This beautifully written story provides us with an alternate version of the hours immediately following Spock’s fal-tor-pan, in which the Vulcans—and in particular a healer named Sirard—make Kirk an integral part of Spock’s rehabilitation. The story is told from Spock’s point of view, a great choice, since it allows us to experience his confusion firsthand, and lends a poignancy to his situation that would not otherwise be possible. The characterization of the Vulcan healer is impressive: Sirard is neither the stereotypical, ice-cold Vulcan nor an overly emotional, humanized Vulcan. He is dignified and restrained, yet compassionate, and, well, logical enough to recognize that Kirk’s continuing presence and support will be of paramount importance in Spock’s recovery. Like Sirard, the author is compassionate, but restrained--there is no sex scene in “Dawn,” and rightfully so, for it is clear that Spock is still in a terribly vulnerable state and that he must find himself again before he can engage in sex as a fully consenting and independent being. But there is plenty of eroticism of the heartwarming variety here, for on every page, Kirk’s love for and commitment to Spock are plain as day. 
'Dawn' is a gem, a post-fal-tor-pan story told in a laser-focused, almost-claustrophic POV. We see everything through Spock‘s distorted perceptions as he reawakens to life after the refusion ceremony in Star Trek III. He‘s disoriented, bewildered, and frightened of the darkness which still holds him in its grasp; he is tentative in his movement toward life, toward Kirk. We understand what‘s happening by hearing what Spock hears, whether it‘s the voices of his Healers, the voice of Sarek, or the voice of Kirk. We see everything that he sees. But we understand far more than Spock himself is capable of understanding. 
This is a superb piece of writing, penned by one of the premier authors in K/S. It follows the first few hours after Spock regains consciousness following the fal-tor- pan. It's written in first person and, as such, gives a fascinating insight into how Spock experiences rejoining this bewildering world of existence in corporeal form.

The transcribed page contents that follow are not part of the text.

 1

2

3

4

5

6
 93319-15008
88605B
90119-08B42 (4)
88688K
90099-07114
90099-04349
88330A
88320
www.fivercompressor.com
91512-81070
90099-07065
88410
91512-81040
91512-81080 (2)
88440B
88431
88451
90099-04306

We see, from Spock's limited perspective, Jim gently help ease his difficult and troublesome journey as his mind learns to reintegrate with both his body and conscious awareness. What comes across in so many subtle ways is the incredible love Jim has for Spock, shown through looks, touches and the gentle and encouraging words of memories and, in turn, Spock's utter trust in Jim, his body responding to each touch by calming and centering, even when his mind doesn't understand why this being is able to bring him this much-needed inner- peace. Jenna gives us an indication of the place Spock has left behind - no mean feat - and through Spock's emotions and limited recall, helps us understand his fear of it, and of returning to it so that we, the reader, shares in his anxiety and stress.This is a beautiful and thought-provoking story that gives us a unique view of the deep, abiding connection - not even sundered by death - that Jim and Spock share. It's an absolute must-read. 
This was a very unusual and well written piece depicting Spock’s reactions and thoughts after the fal tor pan from the very first moment of his reawakening after the refusion ceremony as he gradually regains his memories and personality. His initial confusion is very well described as is Kirk’s reactions and desire to help him recover no matter how long it takes. When one of the Vulcan healers asks him to share a room (and a bed) with Spock to reassure him and help him regain his memory, Kirk quickly agrees. I also found it particularly pleasing that in this particular story, the author makes it clear that, contrary to what is seen in the film, Spock was not unaffected physically by what had happened to him, and that he needs time to recover from his ordeal both mentally and physically, with a lot of help and support from Kirk and the healers.